From the entries below, copy every line holding the word "common".

[[ Records supplied, beginning ]]

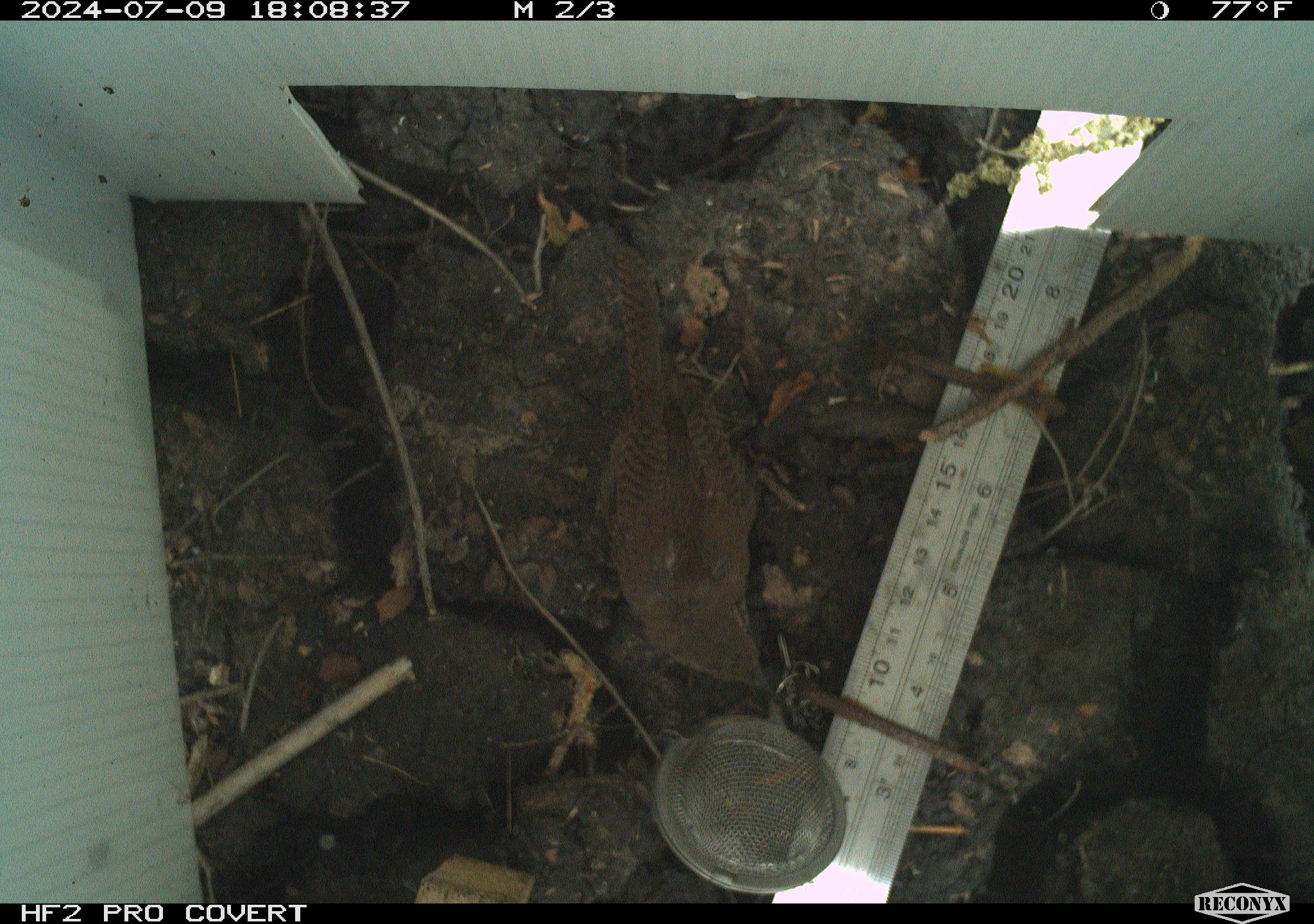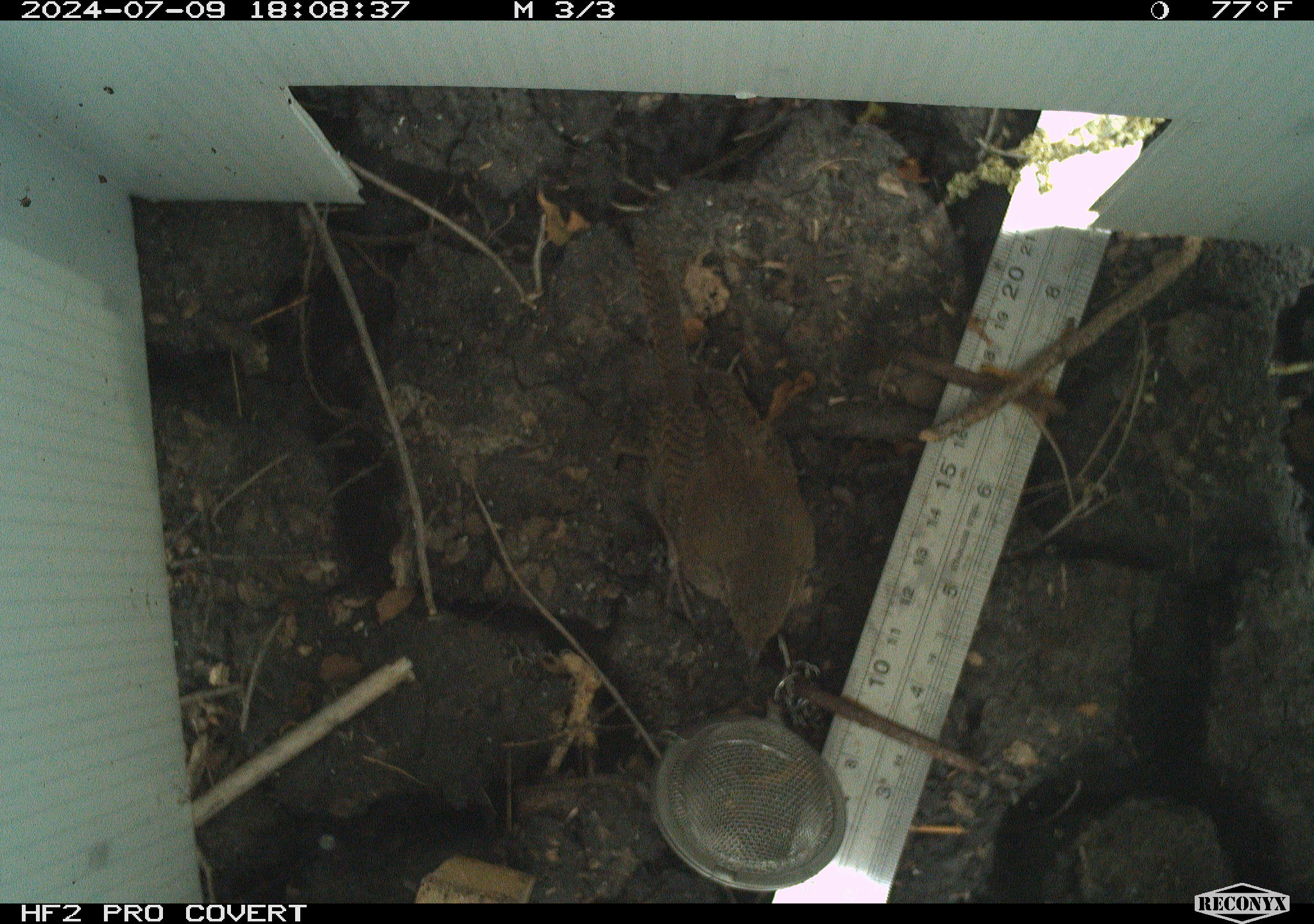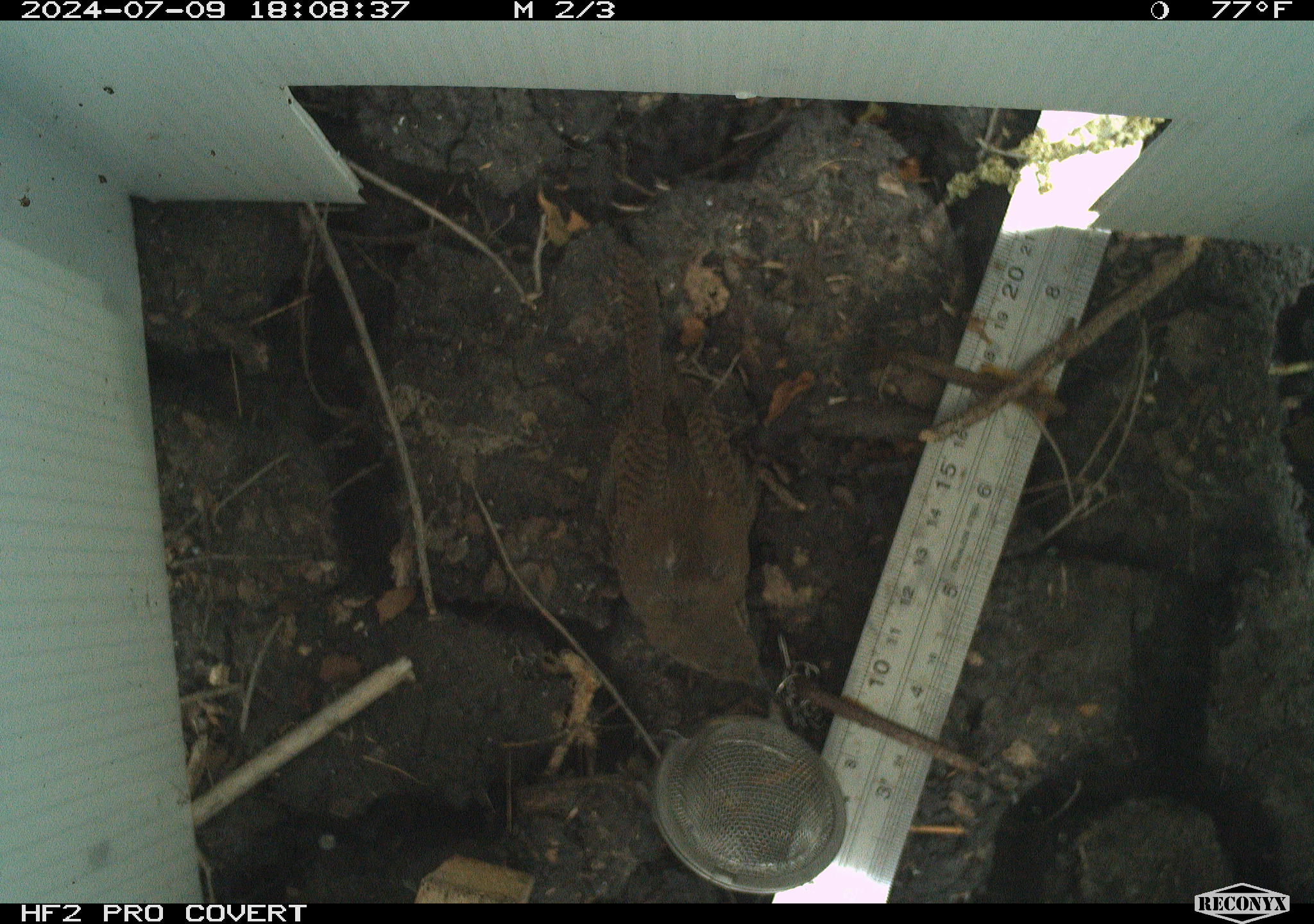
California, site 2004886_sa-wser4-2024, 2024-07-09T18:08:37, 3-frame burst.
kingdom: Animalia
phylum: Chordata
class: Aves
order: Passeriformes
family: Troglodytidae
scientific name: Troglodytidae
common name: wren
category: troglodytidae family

[[ Records supplied, end ]]
[[ Records supplied, beginning ]]

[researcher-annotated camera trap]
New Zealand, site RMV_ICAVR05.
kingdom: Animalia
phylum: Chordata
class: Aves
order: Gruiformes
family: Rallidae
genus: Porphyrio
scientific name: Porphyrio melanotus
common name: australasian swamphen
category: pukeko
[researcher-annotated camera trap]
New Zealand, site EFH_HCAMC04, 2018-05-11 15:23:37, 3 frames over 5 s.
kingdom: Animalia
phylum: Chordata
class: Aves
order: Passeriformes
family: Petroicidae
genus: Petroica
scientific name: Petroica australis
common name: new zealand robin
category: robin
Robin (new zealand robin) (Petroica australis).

[[ Records supplied, end ]]

Answer box >>
common name: wren
common name: australasian swamphen
common name: new zealand robin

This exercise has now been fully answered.